Directions for this task – Rewrite the part of the entries that opens with the line containing "As portrayed in" and runs through the end of the entries, keeping the requests as they are. In the answers, multiply each distance value by 0.7 and round it to its original number of decimal places, rounding halves up, and leave out the pictures.
╭─ Given entries
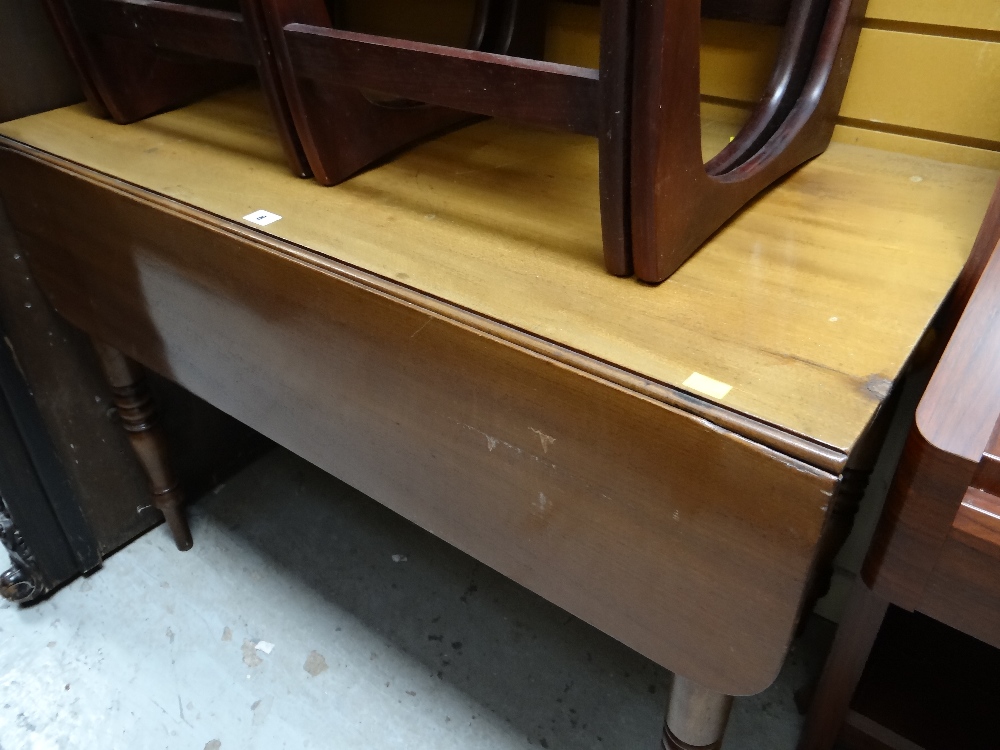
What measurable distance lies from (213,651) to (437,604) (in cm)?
35

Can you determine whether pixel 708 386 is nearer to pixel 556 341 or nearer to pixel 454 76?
pixel 556 341

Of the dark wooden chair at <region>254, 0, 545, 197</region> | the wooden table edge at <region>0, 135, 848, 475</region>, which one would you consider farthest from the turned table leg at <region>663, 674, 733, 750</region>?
the dark wooden chair at <region>254, 0, 545, 197</region>

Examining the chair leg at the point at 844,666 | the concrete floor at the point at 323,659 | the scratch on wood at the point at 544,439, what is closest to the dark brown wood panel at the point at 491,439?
the scratch on wood at the point at 544,439

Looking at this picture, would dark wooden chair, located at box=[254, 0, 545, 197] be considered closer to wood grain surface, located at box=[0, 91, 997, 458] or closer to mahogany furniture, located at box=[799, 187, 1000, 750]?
wood grain surface, located at box=[0, 91, 997, 458]

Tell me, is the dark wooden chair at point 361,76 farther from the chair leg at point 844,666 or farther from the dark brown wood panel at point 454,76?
the chair leg at point 844,666

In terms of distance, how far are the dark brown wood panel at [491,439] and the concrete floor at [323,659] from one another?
49cm

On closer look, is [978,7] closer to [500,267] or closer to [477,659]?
[500,267]

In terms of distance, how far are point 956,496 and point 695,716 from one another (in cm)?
31

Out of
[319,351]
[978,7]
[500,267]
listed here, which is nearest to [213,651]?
[319,351]

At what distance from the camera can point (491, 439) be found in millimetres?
572

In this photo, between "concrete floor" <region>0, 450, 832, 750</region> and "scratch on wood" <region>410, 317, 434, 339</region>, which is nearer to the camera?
"scratch on wood" <region>410, 317, 434, 339</region>

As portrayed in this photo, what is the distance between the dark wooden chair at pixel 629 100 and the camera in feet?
1.64

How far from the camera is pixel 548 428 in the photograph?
1.74 feet

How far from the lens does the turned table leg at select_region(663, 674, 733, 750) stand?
628mm
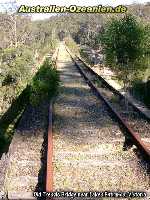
╰─
Solution to this exercise –
As portrayed in this photo, what is the distance between the dark wooden chair at pixel 629 100 and the camera in feet?
1.15

How far from the camera is pixel 548 428 in the photograph?
1.22 feet

How far from the lens does the turned table leg at select_region(663, 674, 733, 750) stand?
440mm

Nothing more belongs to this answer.